**Görevin Amacı:** Aşağıdaki yenilik ve özgürlük üzerine köşe yazısına göre Global İnovasyon Endeksi Türkiye'yi kaçıncı sırada gösteriyor?

**Metin Alıntısı:**
· · · · · · ·

Ekonomileri uçuran formül: THY

Hakan GÜLDAĞ
Hakan GÜLDAĞ [email protected]

Bilenler bilir…

Yazarımız Rüştü Bozkurt'un yer aldığı bir panele denk geldiyseniz Mevlana'nın şu rubaisini mutlaka duymuşsunuzdur:

"Dün geçmiş ola, onunla gitti gider dünkü sözün…

Her yepyeni gün için bir taze söz bulmak ne güzel…"

***

Geçen haftaki yazımda yenilikten bahsetmiştim…

Yeniliğin günümüzün en gözde biçimi yenileşimden…

Global İnovasyon Endeksi'nden bazı bilgileri sizlerle paylaşmıştım… 

Hatırlayacaksınız…

Hani şu; İsviçre'yi birinci, Katar'ı 26'ıncı, Türkiye'yi ise 65'inci sırada gösteren endeks…

İşte o endekse göre, takdiri, teşekkürü bırakın, sınıf hocasından bir aferin bile alamadığımız karnemize bakmış...

Dünyayı yakalamak için daha çok yeniliğe ihtiyacımız olduğunu vurgulamıştık…

Bunun için de bol bol özgürlüğe ve hoşgörüye…

***

Bu uzun girizgahı yapma nedenim bu…

Lafı dönüp dolaştırıp özgürlüğe getirmek…

Girizgahı uzun yaptım ama bu yazıda asıl söylemek istediğimi kestirmeden söyleyeceğim:

Türkiye'nin gelişmek için teknolojiye ihtiyacı var…

Ama sadece satın almaya değil…

Teknolojiyi üretmeye ihtiyacı var…

Bunun için de yeniliğe…

Yaratıcılığa…

Yeniye ulaşmak ancak yaratıcı düşünce ile mümkün…

Yaratıcı düşünce ise ancak özgürlük ortamlarında, hoşgörü ortamlarında büyüyüp serpiliyor…

Bunları bulamadığında ise susuz kalmış bir çiçek gibi başını büküveriyor…

***

Özgürlük ve yaratıcı düşünce arasındaki bağ günümüzde daha da öne çıktı…

Sadece yaratıcılık üzerine odaklanmış şirketlerin ne yaptıklarına, nasıl davrandıklarına bir bakın…

Özellikle konu günümüzün en yaratıcı endüstrilerinden bilişimse…

Microsoft'tan…

Kaliforniya'daki Silikon Vadisi'nde konuşlanmış bilişim devlerine…

Türkiye'nin Turkcell'ine…

111 bin çalışanı ile Hintli Tata'nın TCS'sine…

Hepsi yaratıcı beyinlere özgür çalışabilecekleri ortamlar sağlamak için yarışıyor…

Sadece devler mi?

· · · · · · ·

**Kayıtlı Veriler:**
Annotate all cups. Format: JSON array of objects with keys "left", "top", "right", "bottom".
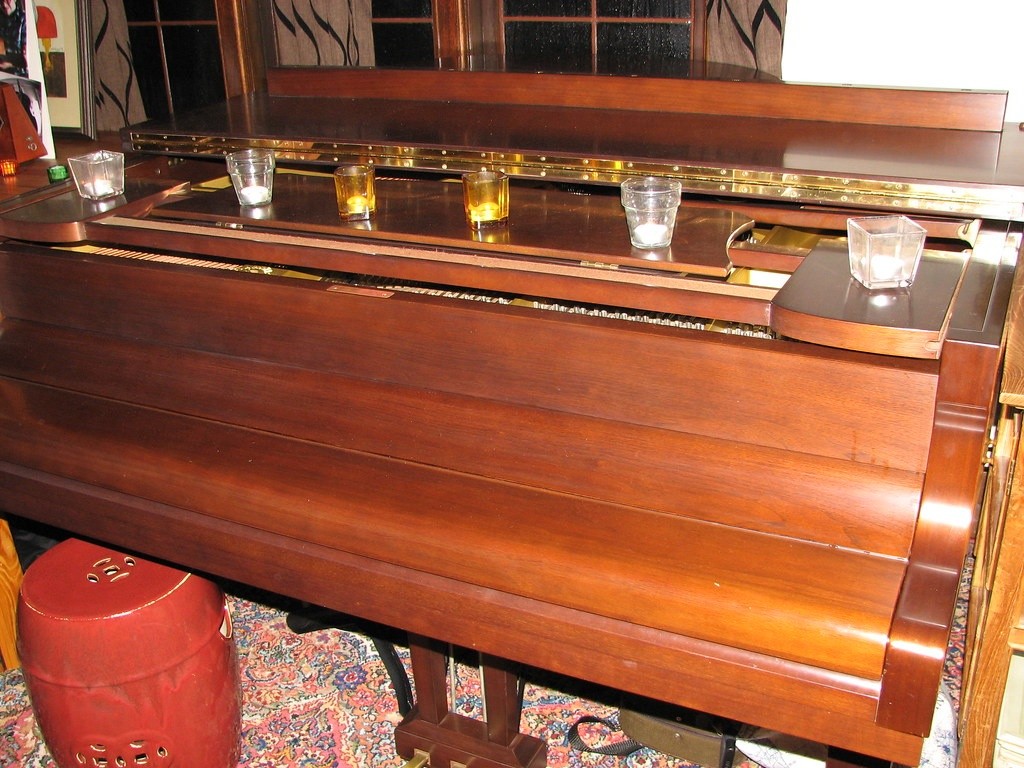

· · · · · · ·

**Görevin Sonucu:** Endeks Türkiye'yi 65'inci sırada gösteriyor.